In a room full of writers, I found myself at the right table by complete accident.

I asked the person who had welcomed me to the monthly meeting of the California Writers’ Club, Mt. Diablo branch, if it mattered where I sat.  I have a passing ability to augment my poor hearing with sight-reading so I wanted a clear view of the Beat-generation poet who would be speaking.  She sat me at Table 1.

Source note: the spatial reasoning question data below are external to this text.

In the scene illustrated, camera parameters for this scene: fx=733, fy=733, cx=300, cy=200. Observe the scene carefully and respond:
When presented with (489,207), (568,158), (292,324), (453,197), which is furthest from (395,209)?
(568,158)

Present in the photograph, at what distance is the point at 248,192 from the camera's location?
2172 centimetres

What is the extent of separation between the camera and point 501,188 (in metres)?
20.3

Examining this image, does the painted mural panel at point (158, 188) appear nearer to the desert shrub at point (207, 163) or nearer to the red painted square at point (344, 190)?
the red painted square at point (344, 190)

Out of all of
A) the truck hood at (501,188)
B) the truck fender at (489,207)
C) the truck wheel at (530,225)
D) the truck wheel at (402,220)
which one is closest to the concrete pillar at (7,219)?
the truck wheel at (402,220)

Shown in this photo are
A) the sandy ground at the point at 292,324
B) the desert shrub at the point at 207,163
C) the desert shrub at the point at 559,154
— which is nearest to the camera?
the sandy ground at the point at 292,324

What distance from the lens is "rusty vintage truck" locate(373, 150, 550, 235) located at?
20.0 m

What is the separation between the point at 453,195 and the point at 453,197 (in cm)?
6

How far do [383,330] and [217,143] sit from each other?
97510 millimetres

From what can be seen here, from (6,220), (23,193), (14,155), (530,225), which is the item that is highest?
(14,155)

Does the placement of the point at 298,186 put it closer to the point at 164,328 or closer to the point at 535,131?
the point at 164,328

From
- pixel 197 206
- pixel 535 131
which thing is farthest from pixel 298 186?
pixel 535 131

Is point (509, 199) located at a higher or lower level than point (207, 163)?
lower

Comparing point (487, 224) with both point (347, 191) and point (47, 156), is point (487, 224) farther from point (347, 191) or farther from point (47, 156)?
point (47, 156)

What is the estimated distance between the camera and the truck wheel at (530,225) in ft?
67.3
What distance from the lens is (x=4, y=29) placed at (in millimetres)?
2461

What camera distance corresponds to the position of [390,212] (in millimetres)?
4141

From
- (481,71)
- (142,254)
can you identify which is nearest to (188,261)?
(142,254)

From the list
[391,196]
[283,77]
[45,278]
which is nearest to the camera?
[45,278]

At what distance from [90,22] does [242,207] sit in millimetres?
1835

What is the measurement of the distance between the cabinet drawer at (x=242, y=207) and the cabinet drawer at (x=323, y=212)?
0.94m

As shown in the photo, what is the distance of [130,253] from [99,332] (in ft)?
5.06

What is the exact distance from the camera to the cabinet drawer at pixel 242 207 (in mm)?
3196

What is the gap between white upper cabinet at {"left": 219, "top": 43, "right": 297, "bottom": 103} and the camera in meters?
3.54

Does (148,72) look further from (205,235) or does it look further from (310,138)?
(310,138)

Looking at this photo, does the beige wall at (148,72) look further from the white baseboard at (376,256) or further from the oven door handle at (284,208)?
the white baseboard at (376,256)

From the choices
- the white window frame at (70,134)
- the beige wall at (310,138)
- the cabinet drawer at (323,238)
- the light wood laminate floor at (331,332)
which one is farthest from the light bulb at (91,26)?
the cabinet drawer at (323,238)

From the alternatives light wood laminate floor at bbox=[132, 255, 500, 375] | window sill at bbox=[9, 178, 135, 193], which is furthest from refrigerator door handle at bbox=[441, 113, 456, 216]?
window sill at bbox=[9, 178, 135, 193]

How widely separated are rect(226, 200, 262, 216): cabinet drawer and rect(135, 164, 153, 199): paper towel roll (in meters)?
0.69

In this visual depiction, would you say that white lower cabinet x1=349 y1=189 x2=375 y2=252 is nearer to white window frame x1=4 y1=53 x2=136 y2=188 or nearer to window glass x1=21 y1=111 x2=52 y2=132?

Oh my, what a delight!  The guest speaker and his agent did not do much for me, but three irreverent ladies surrounding me tested my ability to control my obnoxious and inherited uncontrollable giggle.  One, a librarian and poet, played WordsWithFriends under the table while shouting answers to rhetorical questions to the mild dismay of the guest speaker.  She wasn’t senile; she was just a seventy-year-old Board member with a wickedly detailed knowledge of all the names that dropped from the podium.

On  my right, another Board member sketched everybody at the table, with her left hand.  A heavy diamond flashed with each stroke of the pen.  I watched the caricatures emerge, stunningly accurate.  I whispered, You’re quite good, and she lifted one elegantly casual shoulder in a shrug.  Beyond her, another woman drew circles on the program around the speaker’s announced topic, from which he strayed in the first five minutes and to which he never returned.

I dashed away at the end, intent on meeting Kimberley and her lovely daughter Sarah in Walnut Creek for tea. But what a time it was!  I heard stories of writers whose poetry I’ve read and whose lives set the tone for the sixties, along with first-hand accounts of readings at Berkeley and U-Chicago.  All the while, women ten years older and light-years more confident than I am kept my funny bone tickled with their sotto voce commentary.

When I got back to Angel’s Haven, someone had planted two pink flamingos on my doorstep with an unsigned note indicating that I should keep them for a few days, then surprise someone else by secretly installing them at a neighbor’s stoop.  What fun, I thought, feeling thankful, once again, that I’d taken my gloomy old self to Northern California, an attitude which persisted notwithstanding the pile of problems which awaited me in the morning light.

It’s the eleventh day of the fiftieth month of My Year Without Complaining.  I’m still here.  Life continues.